Satan, thy name is Popcorn.

Plus, dumbshits will burn the microwave popcorn and make the entire office smell of burnt popcorn for hours on end. Thanks a lot, Orville. You bastard.

I might as well talk about videogames, down here, where nobody's reading.

I've decided that the Sega Ages remake of Outrun is the finest version of Outrun ever made.

There are some holes to this. I've never played the Genesis version. My experience with the arcade version is limited at best, the same is true for the Master System version. Outrun 2 is a marvelous game, easily the best racing game that I've played on the current generation of machines. I have a feeling that people will object that Outrun is not really a 'racing game' per se. They may be right. I'll modify my statement as such: Outrun 2 is the finest game involving driving a car that I've played on the current generation of machines. It's a good game, a real good game. It still isn't as good as the Sega Ages remake.

One reason is that Outrun 2 is a little too forgiving. Hitting cars doesn't carry the same sort of catastrophic results that it should. Instead of training the player to weave untouched through heavy traffic, Outrun 2 encourages a bit of Gran Turismo-style sloppy driving such as using other cars to cushion your momentum on turns. Then there's the Mission Mode. Mission Mode? In Outrun? It doesn't fit. It doesn't work. Worse, playing through it is required if you want to unlock cars and music. Cars and music are what Outrun is all about and having immediate access is also what Outrun is all about. That Outrun 2 locks content away is bad enough, making the player go through arbitrary 'levels' to do so is even worse.

In comparison, Outrun Ages gives you everything you want. And what you want is to jump in the (actually very ugly) car and whip around turns while listening to a soundtrack selected on a dial, with your best girl by your side. Remember that frustration I talked about earlier? That happens a lot with videogames as well. It takes something that I really want to do well in to make move past that initial period of aggravation. I sat and played Outrun Ages for hours on end, learning how to tap the brake and D-pad at the same time to slip around cars, the best strategies for when to overtake your Rivals, playing the game for score and eventually, just playing the game to feel the sensation of playing the game.

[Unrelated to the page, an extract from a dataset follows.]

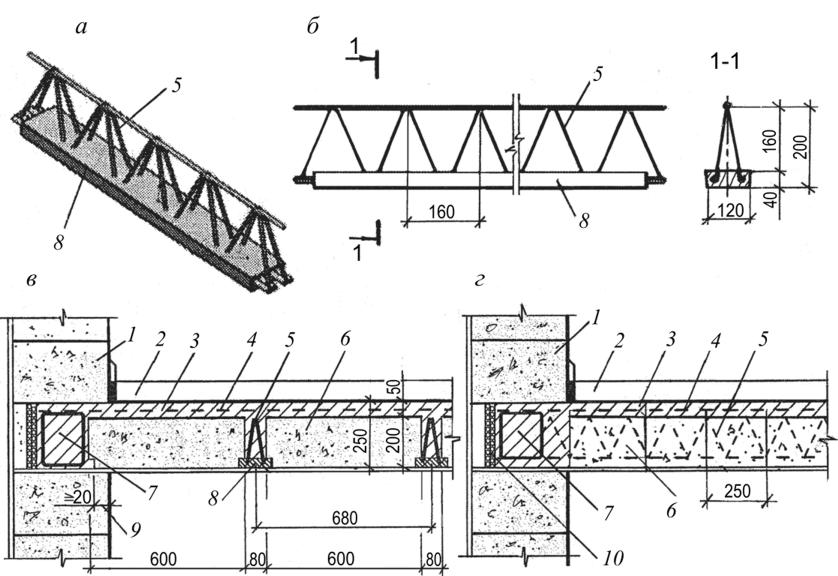 проектирование монолитного перекрытия с балочными плитами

It's pretty simple as to how it works. The rules are simple: Don't hit the other cars. Don't go off the road. Don't run out of time. Figure out how to go around the other cars and that's really the entire game. Learn that and it becomes strategy, knowing when and where openings will occur.

I think 'Passing Breeze' is my favorite soundtrack. Not to say that I don't enjoy 'Magical Sound Shower' or 'Splash Wave'. There's just something carefree and relaxing about 'Breeze' that fits with how I play Outrun now, detatched from the action. In junior high school, my science teacher, a black belt veteran of the Korean War, taught us how to meditate on our chakras during lunch hour. I don't remember all the locations and colors of the chakras; I do remember that it worked, that my body would be at once relaxed and firm afterward, my mind clear, yet focused. I stopped doing it when we moved on to crystal meditation, it also probably had something to do with realizing that there were people I could play touch football with instead. I know that you'll think it's some kind of bullshit for me to tie this into Outrun. "You're reading too much into this", they'll say, and after all, how can we compare something spiritual, mystical, with something mundane like playing a videogame. Well, can't we? Why not? All I know is that I have the same kind of feeling, the same kind of serenity, even if I'm sitting within sight of the checkpoint, my best girl clumsily beating my shoulder.

Oh yeah, E3 pictures coming, eventually. Note: do not contain booth babes. Not a one. That I'm aware of.